Our data highlight that dilution can be an important parameter in method optimization. Figure 1B shows that changing the collision energy (30/38 V) and accumulation time (0.01/0.02 s) has no significant influence on the lipid coverage when using a PANC-1 cell extract diluted to 20 cells/μL (equivalent to 100 cells/injection). In contrast, diluting a PANC-1 extract to 0.2 cells/μL (equivalent to 1 cell/injection) results in a significant difference in lipid coverage. Therefore, it is noteworthy that method optimization based on a cell extract without sufficient dilution can result in suboptimal conditions for single cells. We therefore propose the use of a diluted cell extract (“1 cell equivalent”) as part of the workflow for single-cell LC–MS/MS method development and validation. The final method parameters are as described in the Methods section.

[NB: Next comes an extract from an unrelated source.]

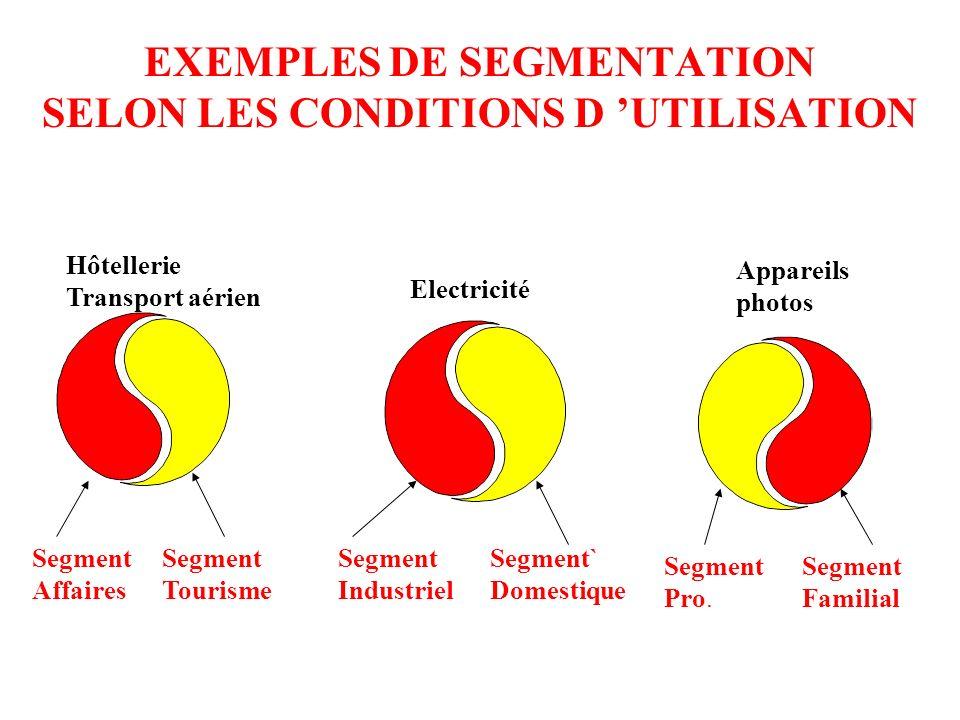 EXEMPLES DE SEGMENTATION SELON LES CONDITIONS D 'UTILISATION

To provide a guideline on the method sensitivity needed for lipidomics single-cell mass spectrometry, we assessed the LoQ and LoD for the lipid classes discussed in this paper (method in eq. S1). To do this, the internal standard (EquiSPLASH) was added to PANC-1 cell extract (14 cells/μL) in five concentrations from 8 to 0.5 ng/mL and analyzed with DDA lipidomics. The results are shown in Table 1; calibration curves and chromatogram are shown in Figures S2 and S3.

Table 1. LoD, LoQ, and Coefficient of Determination (R2) Calculated from a 5-Point Calibration Curve for Avanti EquiSPLASH Standard in 14 Cells/μL PANC-1 Cell Extract Matrix (n = 3; Values are Mean).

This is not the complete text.